A seemingly naive question on continuous functions

Question

This question was motivated by the argument in Possible progress on the Riemann hypothesis? where the Riemann hypothesis is purportedly proved.

The crux of the OP's argument claiming to prove the RH is that, IF $F, G$ are continuous functions and $F(s)=G(s)$ for all $s>a$, then BOTH $F(s), G(s)$ must behave similarly as $s\rightarrow a^+$ ?

It seems to me the above should be obviously true, but since other OP's strongly disagreed on that post, can someone explain why the above is not necessarily true, if at all it is false ?
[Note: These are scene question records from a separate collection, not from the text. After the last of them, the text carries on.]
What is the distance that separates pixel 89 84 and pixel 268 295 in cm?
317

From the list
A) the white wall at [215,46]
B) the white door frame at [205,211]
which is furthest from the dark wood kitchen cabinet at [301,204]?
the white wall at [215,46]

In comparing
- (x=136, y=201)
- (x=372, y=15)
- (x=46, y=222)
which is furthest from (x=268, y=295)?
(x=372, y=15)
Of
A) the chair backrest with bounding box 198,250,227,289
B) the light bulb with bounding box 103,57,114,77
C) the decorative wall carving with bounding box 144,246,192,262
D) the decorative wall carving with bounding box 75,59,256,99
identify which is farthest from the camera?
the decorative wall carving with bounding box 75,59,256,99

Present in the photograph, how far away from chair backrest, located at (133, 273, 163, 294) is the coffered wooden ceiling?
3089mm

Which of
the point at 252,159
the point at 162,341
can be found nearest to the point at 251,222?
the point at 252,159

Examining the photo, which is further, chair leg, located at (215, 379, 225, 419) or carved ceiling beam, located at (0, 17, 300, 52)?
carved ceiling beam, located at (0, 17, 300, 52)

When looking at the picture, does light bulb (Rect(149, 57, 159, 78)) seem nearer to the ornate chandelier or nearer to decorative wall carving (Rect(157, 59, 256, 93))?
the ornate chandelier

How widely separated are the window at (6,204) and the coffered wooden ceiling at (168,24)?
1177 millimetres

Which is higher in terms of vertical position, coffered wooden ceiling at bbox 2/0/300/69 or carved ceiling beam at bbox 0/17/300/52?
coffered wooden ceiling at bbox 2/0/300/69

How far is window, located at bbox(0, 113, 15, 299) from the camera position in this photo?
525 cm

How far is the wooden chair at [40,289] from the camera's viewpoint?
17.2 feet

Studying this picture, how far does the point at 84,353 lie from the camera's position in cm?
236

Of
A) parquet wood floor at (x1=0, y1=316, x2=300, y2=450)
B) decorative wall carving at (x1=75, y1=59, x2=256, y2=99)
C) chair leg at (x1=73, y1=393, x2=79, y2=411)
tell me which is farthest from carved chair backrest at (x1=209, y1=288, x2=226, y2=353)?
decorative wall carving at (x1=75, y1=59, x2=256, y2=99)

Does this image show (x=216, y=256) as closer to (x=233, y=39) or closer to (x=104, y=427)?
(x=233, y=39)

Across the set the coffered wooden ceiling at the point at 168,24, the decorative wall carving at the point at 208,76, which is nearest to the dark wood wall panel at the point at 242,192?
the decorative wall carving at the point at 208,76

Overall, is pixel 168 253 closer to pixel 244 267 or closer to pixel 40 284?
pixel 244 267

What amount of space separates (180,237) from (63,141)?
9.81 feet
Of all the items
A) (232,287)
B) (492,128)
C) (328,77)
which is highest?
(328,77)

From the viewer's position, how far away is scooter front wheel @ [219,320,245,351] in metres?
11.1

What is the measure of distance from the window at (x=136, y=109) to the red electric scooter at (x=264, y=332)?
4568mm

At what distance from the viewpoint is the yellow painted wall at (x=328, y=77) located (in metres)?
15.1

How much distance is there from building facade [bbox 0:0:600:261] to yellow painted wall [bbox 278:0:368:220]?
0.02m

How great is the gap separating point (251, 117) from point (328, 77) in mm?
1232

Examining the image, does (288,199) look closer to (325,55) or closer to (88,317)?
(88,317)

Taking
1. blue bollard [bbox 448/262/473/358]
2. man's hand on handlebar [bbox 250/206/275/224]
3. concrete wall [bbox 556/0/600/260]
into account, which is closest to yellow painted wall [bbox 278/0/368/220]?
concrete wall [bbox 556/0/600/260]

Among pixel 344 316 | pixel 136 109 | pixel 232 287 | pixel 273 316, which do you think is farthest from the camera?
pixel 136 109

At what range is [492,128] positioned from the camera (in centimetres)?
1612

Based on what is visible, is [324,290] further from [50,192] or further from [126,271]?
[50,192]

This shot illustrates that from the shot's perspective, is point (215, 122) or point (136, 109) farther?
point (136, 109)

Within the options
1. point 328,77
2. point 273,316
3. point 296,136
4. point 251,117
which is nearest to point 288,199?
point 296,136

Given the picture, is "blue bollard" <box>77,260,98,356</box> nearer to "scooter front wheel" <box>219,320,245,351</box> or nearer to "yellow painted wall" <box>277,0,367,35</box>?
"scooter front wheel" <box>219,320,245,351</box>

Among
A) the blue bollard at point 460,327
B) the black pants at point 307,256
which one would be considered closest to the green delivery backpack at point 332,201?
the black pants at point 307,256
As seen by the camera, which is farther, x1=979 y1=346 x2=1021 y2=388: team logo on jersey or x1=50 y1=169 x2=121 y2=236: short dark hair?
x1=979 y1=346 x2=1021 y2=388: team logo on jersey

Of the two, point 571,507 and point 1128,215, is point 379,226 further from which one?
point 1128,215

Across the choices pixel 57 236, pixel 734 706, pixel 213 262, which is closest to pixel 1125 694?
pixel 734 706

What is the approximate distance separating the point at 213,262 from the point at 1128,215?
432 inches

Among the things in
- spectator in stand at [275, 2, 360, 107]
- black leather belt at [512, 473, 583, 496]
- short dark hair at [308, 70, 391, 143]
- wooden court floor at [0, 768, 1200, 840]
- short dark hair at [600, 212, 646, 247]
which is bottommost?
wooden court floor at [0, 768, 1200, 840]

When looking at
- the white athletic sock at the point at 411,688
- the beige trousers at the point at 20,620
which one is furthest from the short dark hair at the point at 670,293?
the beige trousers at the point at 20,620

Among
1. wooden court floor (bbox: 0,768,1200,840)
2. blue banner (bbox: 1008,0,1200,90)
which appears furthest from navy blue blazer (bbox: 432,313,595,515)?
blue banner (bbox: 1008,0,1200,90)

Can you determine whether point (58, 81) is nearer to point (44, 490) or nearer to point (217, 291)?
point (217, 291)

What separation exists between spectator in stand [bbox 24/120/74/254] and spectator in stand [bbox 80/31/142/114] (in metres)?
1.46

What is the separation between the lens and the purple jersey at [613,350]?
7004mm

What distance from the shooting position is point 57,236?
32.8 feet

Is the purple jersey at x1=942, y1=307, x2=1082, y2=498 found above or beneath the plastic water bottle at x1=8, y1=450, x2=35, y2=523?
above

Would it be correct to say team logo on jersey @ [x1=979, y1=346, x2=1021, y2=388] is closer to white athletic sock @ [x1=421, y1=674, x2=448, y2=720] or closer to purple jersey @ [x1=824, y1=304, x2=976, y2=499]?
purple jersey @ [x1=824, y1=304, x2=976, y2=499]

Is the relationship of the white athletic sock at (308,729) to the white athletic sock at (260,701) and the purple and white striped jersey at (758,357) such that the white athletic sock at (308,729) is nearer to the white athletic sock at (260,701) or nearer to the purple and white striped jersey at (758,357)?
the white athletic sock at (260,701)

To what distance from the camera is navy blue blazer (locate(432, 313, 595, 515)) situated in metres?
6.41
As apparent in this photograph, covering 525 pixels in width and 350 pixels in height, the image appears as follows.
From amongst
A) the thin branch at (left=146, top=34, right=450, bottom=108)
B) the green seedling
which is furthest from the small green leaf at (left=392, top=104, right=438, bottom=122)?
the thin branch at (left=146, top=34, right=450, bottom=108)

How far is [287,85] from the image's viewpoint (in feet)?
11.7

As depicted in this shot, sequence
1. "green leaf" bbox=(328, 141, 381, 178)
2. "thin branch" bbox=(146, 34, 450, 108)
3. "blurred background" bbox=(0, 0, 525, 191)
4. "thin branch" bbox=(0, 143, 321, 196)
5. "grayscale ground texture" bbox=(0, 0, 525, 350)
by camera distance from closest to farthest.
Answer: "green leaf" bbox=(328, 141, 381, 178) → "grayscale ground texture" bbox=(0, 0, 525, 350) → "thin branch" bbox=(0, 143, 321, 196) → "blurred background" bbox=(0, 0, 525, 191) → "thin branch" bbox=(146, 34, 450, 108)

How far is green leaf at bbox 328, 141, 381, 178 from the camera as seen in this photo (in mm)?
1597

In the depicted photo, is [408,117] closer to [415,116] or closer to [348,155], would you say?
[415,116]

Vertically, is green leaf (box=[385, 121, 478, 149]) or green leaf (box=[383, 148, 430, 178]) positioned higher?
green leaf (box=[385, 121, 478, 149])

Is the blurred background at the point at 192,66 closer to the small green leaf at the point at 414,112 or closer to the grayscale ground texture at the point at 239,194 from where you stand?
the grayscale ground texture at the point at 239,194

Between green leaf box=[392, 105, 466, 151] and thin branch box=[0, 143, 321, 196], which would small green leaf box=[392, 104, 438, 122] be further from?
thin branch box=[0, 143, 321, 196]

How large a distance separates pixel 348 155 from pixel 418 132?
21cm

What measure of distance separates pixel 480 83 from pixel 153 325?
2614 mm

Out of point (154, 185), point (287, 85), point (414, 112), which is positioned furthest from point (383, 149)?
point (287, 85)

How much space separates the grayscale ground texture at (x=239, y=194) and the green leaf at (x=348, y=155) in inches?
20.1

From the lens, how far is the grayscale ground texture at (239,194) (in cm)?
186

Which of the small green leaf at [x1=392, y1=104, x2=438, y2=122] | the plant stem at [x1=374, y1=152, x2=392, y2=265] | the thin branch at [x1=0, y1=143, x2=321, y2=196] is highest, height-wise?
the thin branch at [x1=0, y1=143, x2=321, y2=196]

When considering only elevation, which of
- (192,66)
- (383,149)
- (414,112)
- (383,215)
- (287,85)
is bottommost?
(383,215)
Note that though the motivation is the linked post, the present is a genuine question on something that i thought should be obviously true. So this post has really nothing to do with the linked one claiming to prove the RH.

EDIT 1: By ''behave similarly'', i mean if $F(s)$ converges/diverges as $s\rightarrow a^+$, then so must $G(s)$.

For example, let $F(s)=\prod_{p}(1-p^{-s})^{-1}$ denote the Euler product over primes $p$. Then we have $F(s)=\sum_{n=1}^{\infty} n^{-s}$ for ALL $s>1$. Since the sum $1+1/2 + 1/3 + \cdots$ diverges, it follows that $F(s)$ must also diverge as $s\rightarrow 1^+$, and this way one can deduce the infinitude of primes.

EDIT 2: Could the downvotes be explained please ?? Because this post clearly doesn't violate any MSE rule(s). Moderators intervene please.

Answer 1

An interpretation of the question in current form, and something lifted from the comments...

If $F,G$ are continuous functions defined on some common open neighbourhood $U=(a,a+C)\subset \mathbb R$ and $F(s) = G(s)$ for all $s>a$, $s\in U$, [...] if $F(s)$ converges or diverges as $s\to a^+$, then so must $G(s)$.

Yes. Afterall, the definition of the limit as $s\to a^+$ depends only on the values of the function on a right neighbourhood of $a$.

AFTER establishing that the domain of the relevant equation on the real axis includes all $s ≥ Θ$ , which allows one to investigate what happens as $s → ( Θ − \epsilon ) ^+$ .

No. Maybe try substituting actual numbers into your argument. Say that a Big Man in The Sky told you that $\Theta=0$. (For instance, you could be studying the function $\sum_{k=0}^\infty (1-s)^n$ and you're delighted to find out that its equal to $\frac{1}{s}$ for every $2>s>0$.)

Now you want to study a limit as $s\to -\epsilon^+$. Maybe $\epsilon=\frac1{100}$. Maybe smaller, it doesn't matter. I invite you to notice that (and if you got this far, you already agreed) the definition of a limit as $s\to (-\frac{1}{100})^+$, depends on the values of the function on a right neighbourhood of $-\frac{1}{100}$. And there is an entire open interval $(-1/100,0)$ between $-1/100$ and $0$...